Following on from the refurbishment of Monkwearmouth Station Museum in 2007 a new building to house the two historically significant railway wagons displayed in the Sidings since 1977 was planned. The wagons, a prototype Goods Brake Van built at Shildon in 1915 and a Covered Carriage Truck built, according to records, at York in 1939, have suffered from being out in the open in all weathers and are in need of restoration to bring them back to good order.
It is clearly not worth spending money on them just to sit out in the open again. Plans to provide a shelter building started to be drawn up in earnest in 2008, money having been secured from the Department of Culture, Media and Sport. Construction started in May this year and that building is now complete and was handed over to the Museum on 9 November. The wagons were ceremonially winched into their new home on the following day, Wednesday 10th November.

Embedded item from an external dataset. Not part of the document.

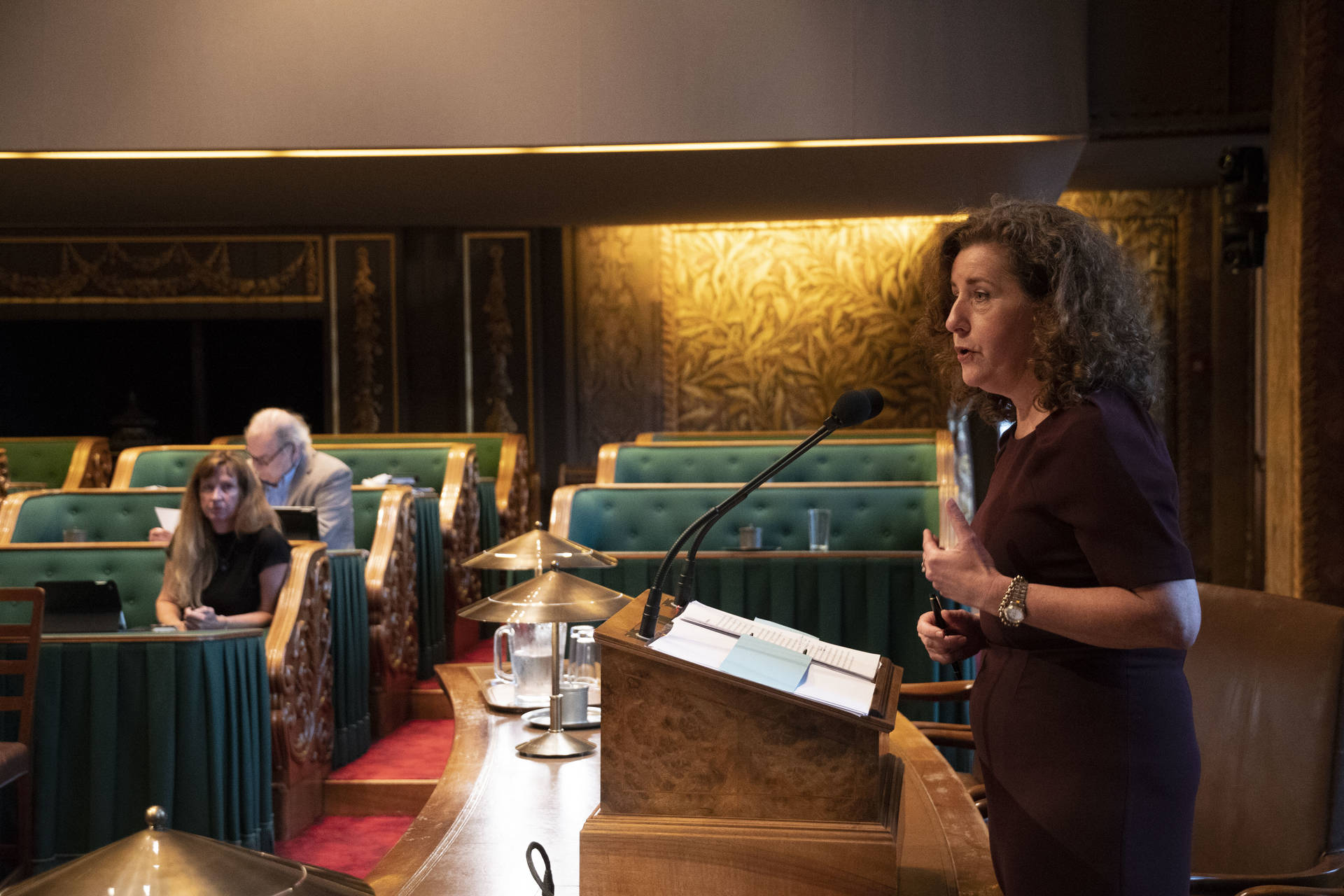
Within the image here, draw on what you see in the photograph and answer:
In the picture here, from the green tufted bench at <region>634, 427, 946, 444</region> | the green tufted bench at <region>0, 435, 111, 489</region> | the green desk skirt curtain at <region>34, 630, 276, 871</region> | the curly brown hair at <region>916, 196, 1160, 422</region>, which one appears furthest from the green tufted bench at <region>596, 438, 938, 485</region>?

In the meantime a lot of work by the staff of Tyne and Wear Archives and Museums to secure funding for the restoration work and grants have been awarded by the Heritage Lottery Fund, The Fund for the Preservation of Industrial and Scientific Material (PRISM), Garfield Weston Foundation, Trusthouse Charitable Foundation, Tyne & Wear Museums Archives & Museums Business Partners and Friends of Sunderland Museums (FOSUMS). This has raised £145,806 to not only restore the wagons but to also have first class interpretation and develop a learning programme to involve members of the community and interested people to be involved and to learn about their heritage through both formal and informal learning events and projects. If you are interested in being involved in the project please contact me and let me know.
Through me as your guide through this blog you will be able to learn about the project, the people and the processes involved. If there is more you want to know ask me what and I will ask our team of specialists to provide the answer if it is not something I can not help you with myself. You will meet them all here as the project progresses through its various stages towards its completion and the opening of the new attraction due in September 2011.
The first thing we must do is dry the wagons out having stood out in the rain (and there has been a lot of it recently) and so they will be left to dry out in their new home for about three weeks. This will give us time to appoint the restoration contractor to do the specialist reconstruction work and the design consultant who will lead on the interpretation.